Mobilität in Stuttgart: Stadt richtet 103 weitere Carsharing-Parkplätze ein

18 der 103 neuen Stellplätze werden mit Ladesäulen ausgestattet.
Lichtgut/Leif Piechowski„Stuttgart ist aufgrund seiner dicht bebauten Struktur und des begrenzten Parkraums für Carsharing prädestiniert“, sagt Michael Hagel, Leiter der Abteilung Mobilität im Referat Klimaschutz, Mobilität und Wohnen. Der Belegt dafür: Die Zahl der Carsharing-Parkplätze ist kontinuierlich gestiegen, hat sich in den vergangenen Jahren gar verdoppelt. Mit inzwischen 1830 Fahrzeugen (Stand Dezember 2024) rangiert die Landeshauptstadt bundesweit auf dem vierten Platz. Tendenz steigend.
Stadt treibt Ausbau massiv voran
Der Ausbau des Angebots wird von der Stadtverwaltung bereits seit 2017 massiv vorangetrieben, sieht sie darin doch einen wichtigen Beitrag zur Reduzierung des Parkdrucks, der Stärkung des öffentlichen Nahverkehrs und „somit zu einer lebenswerten Stadt“, so Hagel weiter. Auf Beschluss des Gemeinderats sind Carsharing-Fahrzeuge zunächst einmal bis mindestes Ende 2026 von den üblichen Parkgebühren befreit.
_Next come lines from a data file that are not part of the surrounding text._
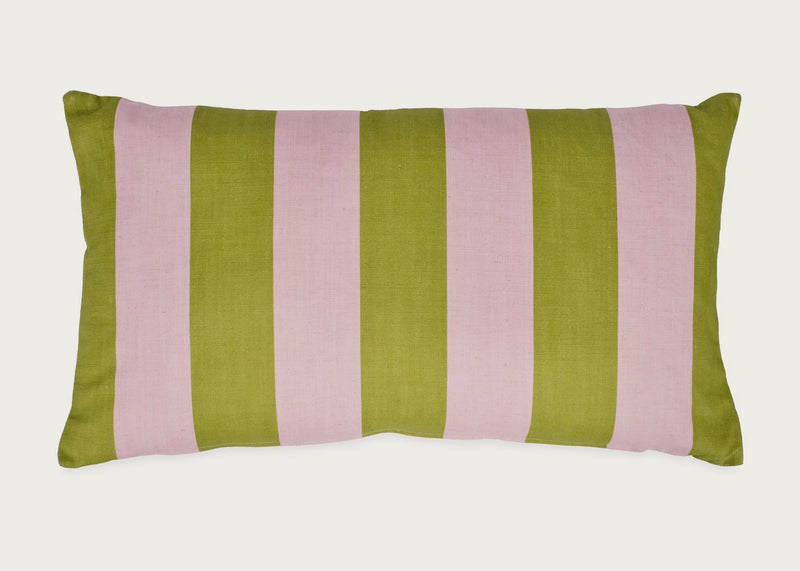 Cabana Stripe Cushion Pink & Green 32cm x 55cm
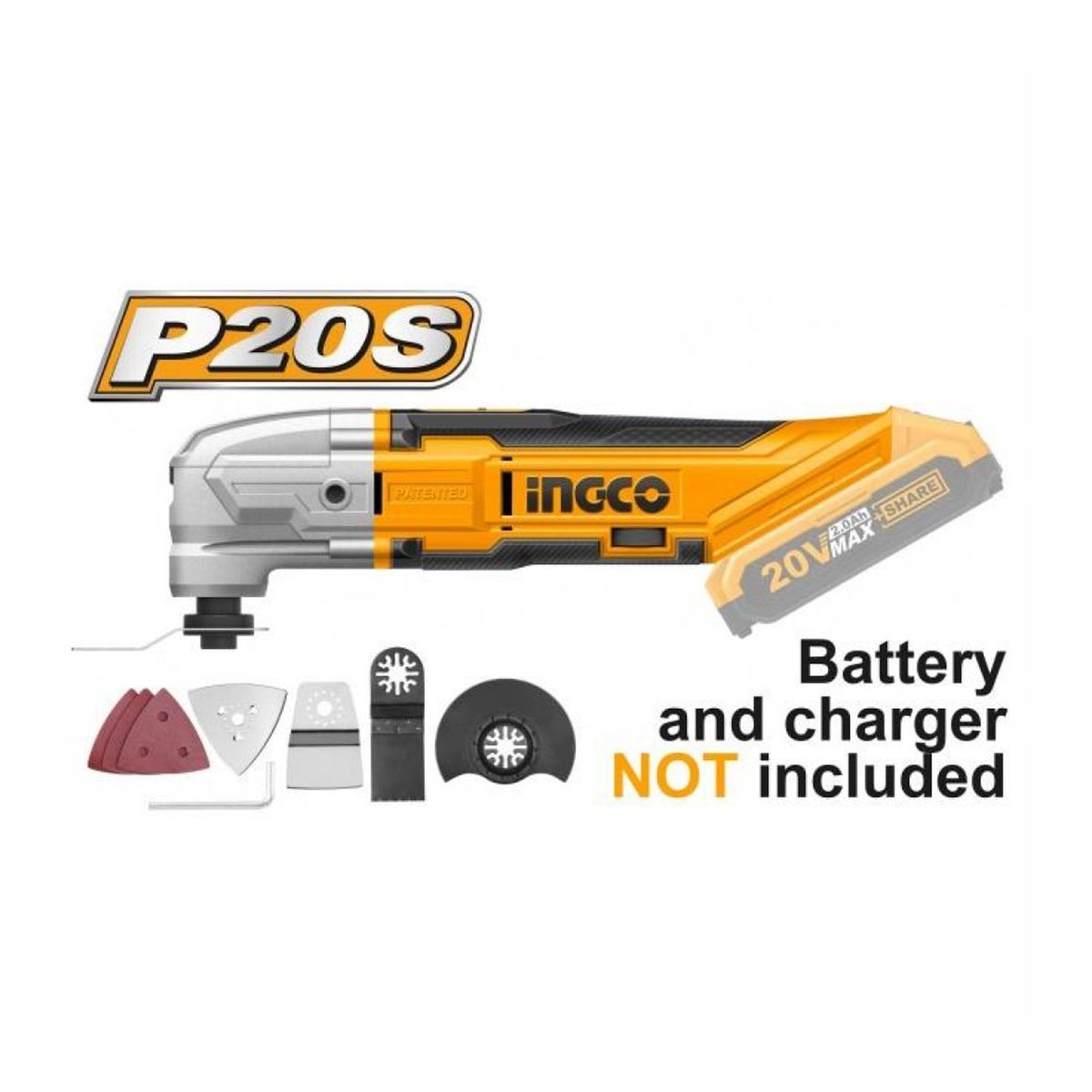 INGCO TOOLS - HERRAMIENTA MULTIFUNCIÓN 20V RENOVATOR ACCESORIOS INGCO - CMLI2001
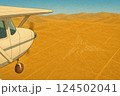 南米ペルー セスナ機から望むナスカの地上絵 124502041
Zudem stellt die Stadt immer weitere stationsgebundene Stellplätze zur Verfügung – in der aktuellen Tranche so viele wie noch nie. Den Zuschlag für die 103 Flächen erhielten die Anbieter deer und Stadtmobil – 18 davon exklusiv für Elektro-Fahrzeuge und mit einer Ladestation ausgestattet. Damit stehen nun erstmals mehr Plätze im öffentlichen Raum als auf privatem Gelände in Stuttgart zur Verfügung.
Jeder vierte Haushalt ist bereits Mitglied
Die Anstrengungen der Stadt tragen Früchte. „Carsharing ist in Stuttgart beliebter denn je. Ein Viertel aller Haushalte in der Stadt verfügt inzwischen über eine Mitgliedschaft“, freut sich der Stuttgarter Carsharing-Koordinator, Nicolas Leyva. Die Stadt will insbesondere den Ausbau der Flotte mit Elektrofahrzeugen beschleunigen, um die Schadstoff-Emissionen weiter zu reduzieren. Der Gemeinderat hat dafür das Förderprogramm „Ladeinfrastruktur für elektrisches Carsharing“ ins Leben gerufen. Anbieter erhalten so bis 50 Prozent der Kosten – maximal 5000 Euro – für den Aufbau einer neuer Ladesäule. Darüber hinaus ist Stuttgart seit Anfang des Jahres auch Teil des EU-Projektes STEER-NWE (Integrated transport solutions to steer NWE‘s just energy transition), an dem sich elf Partner aus sechs Ländern beteiligen. Dabei soll Elektro-Carsharing besser in den Wohnungsbau integriert werden. In Stuttgart solle das in fünf Wohnprojekten versuchsweise integriert werden.